Print out the entries from the line containing "Nike Dunk Low FV0398-001 06" through the last line, exactly, and print nothing else. Pictures are not copied.
····················
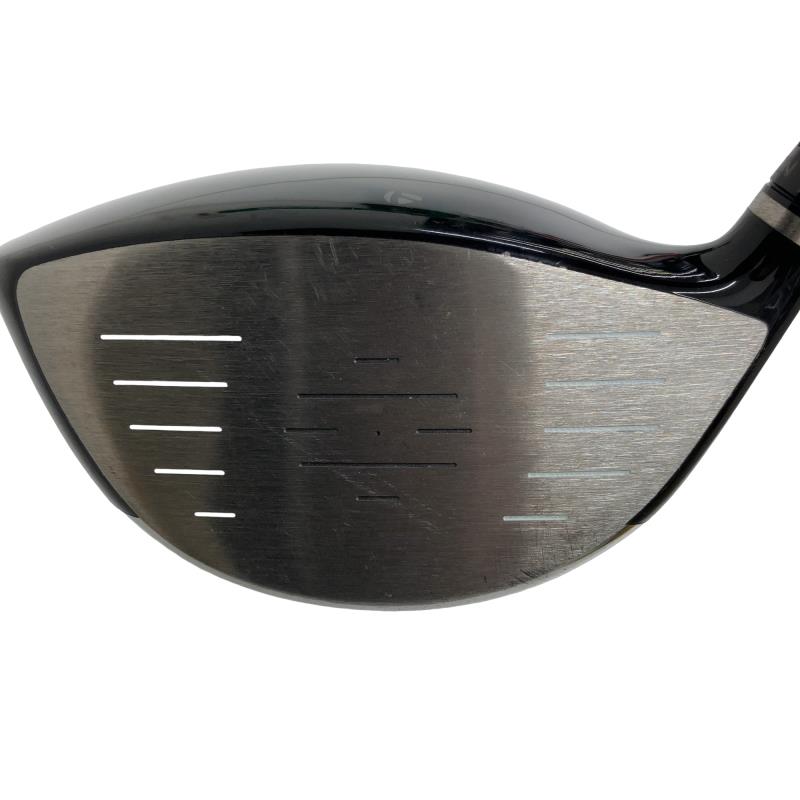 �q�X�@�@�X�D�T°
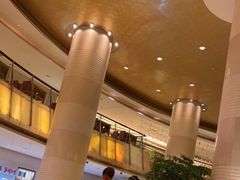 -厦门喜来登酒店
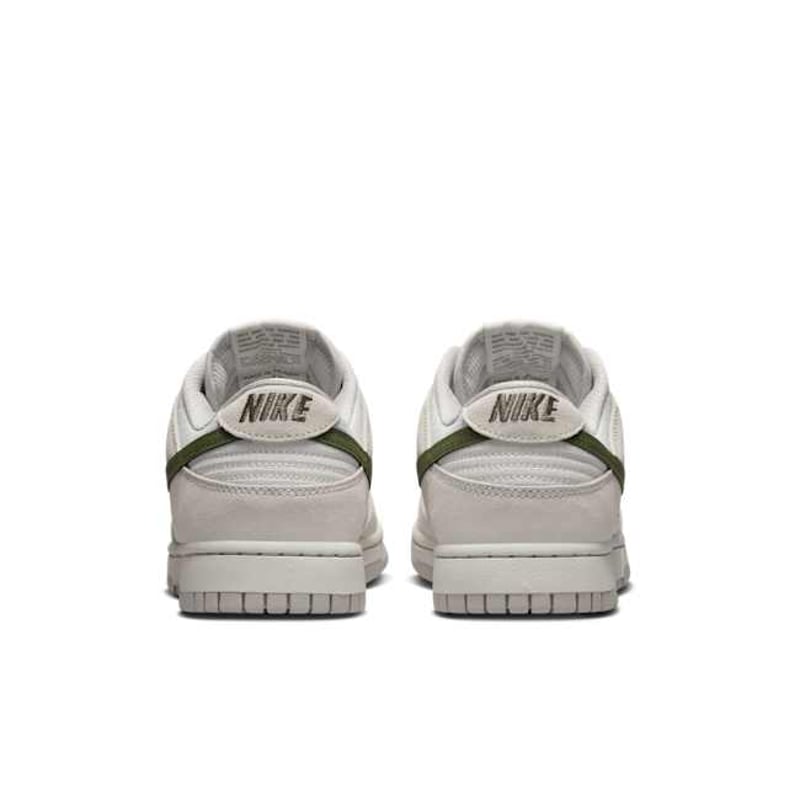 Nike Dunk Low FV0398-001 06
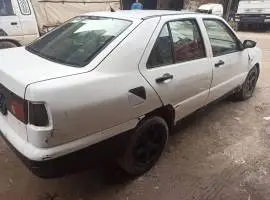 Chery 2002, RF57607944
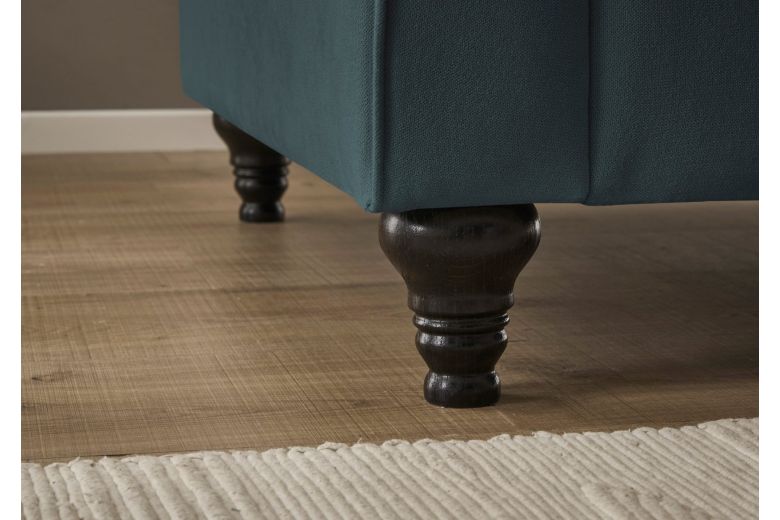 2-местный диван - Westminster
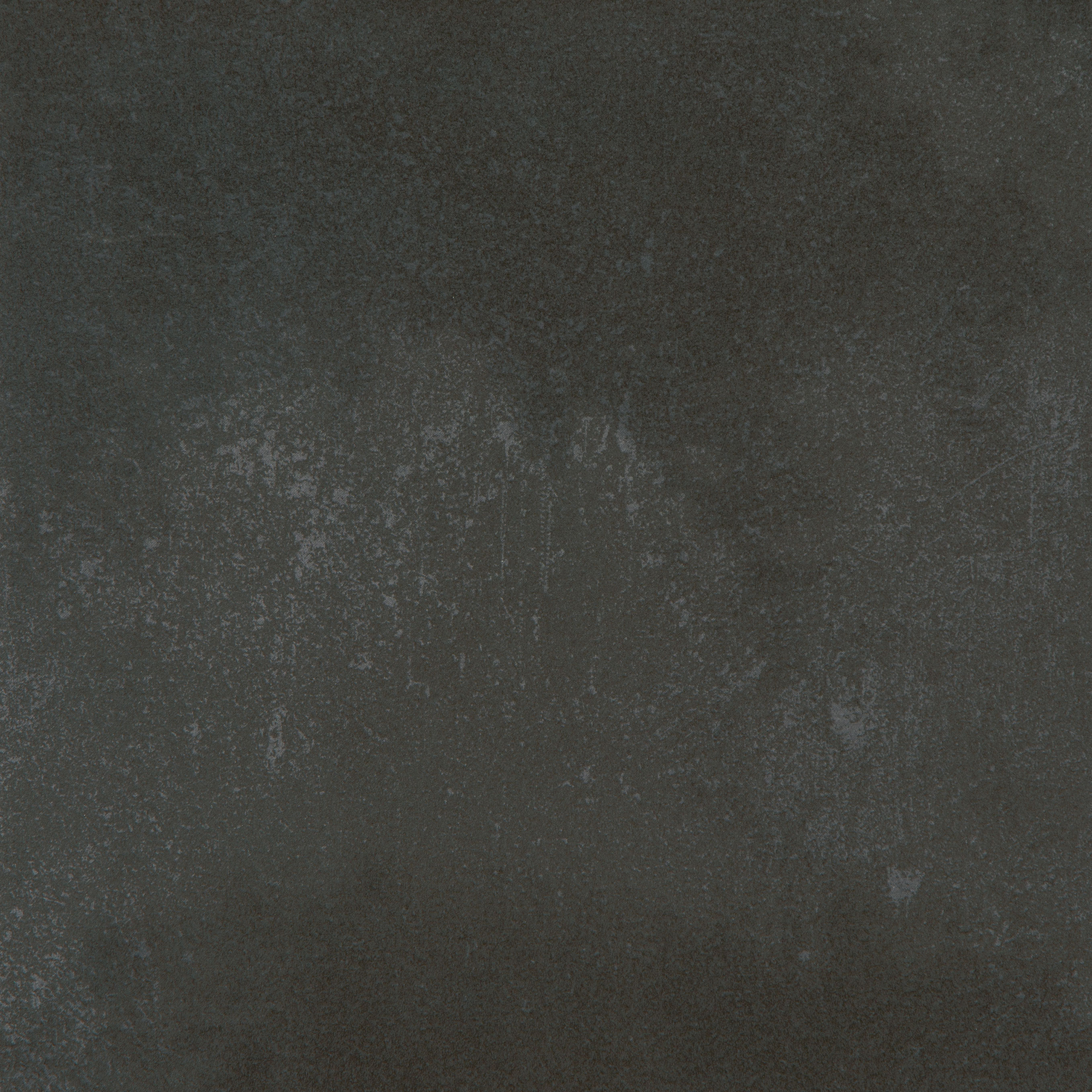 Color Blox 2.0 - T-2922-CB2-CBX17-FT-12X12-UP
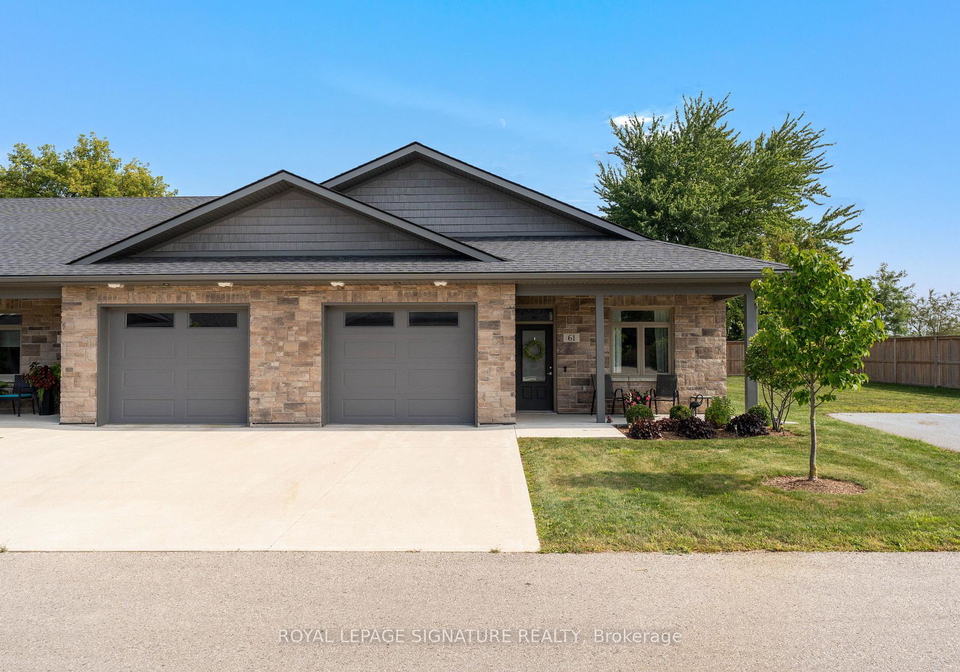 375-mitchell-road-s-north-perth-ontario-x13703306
····················
Exercise solution ▸
 Nike Dunk Low FV0398-001 06
 Chery 2002, RF57607944
 2-местный диван - Westminster
 Color Blox 2.0 - T-2922-CB2-CBX17-FT-12X12-UP
 375-mitchell-road-s-north-perth-ontario-x13703306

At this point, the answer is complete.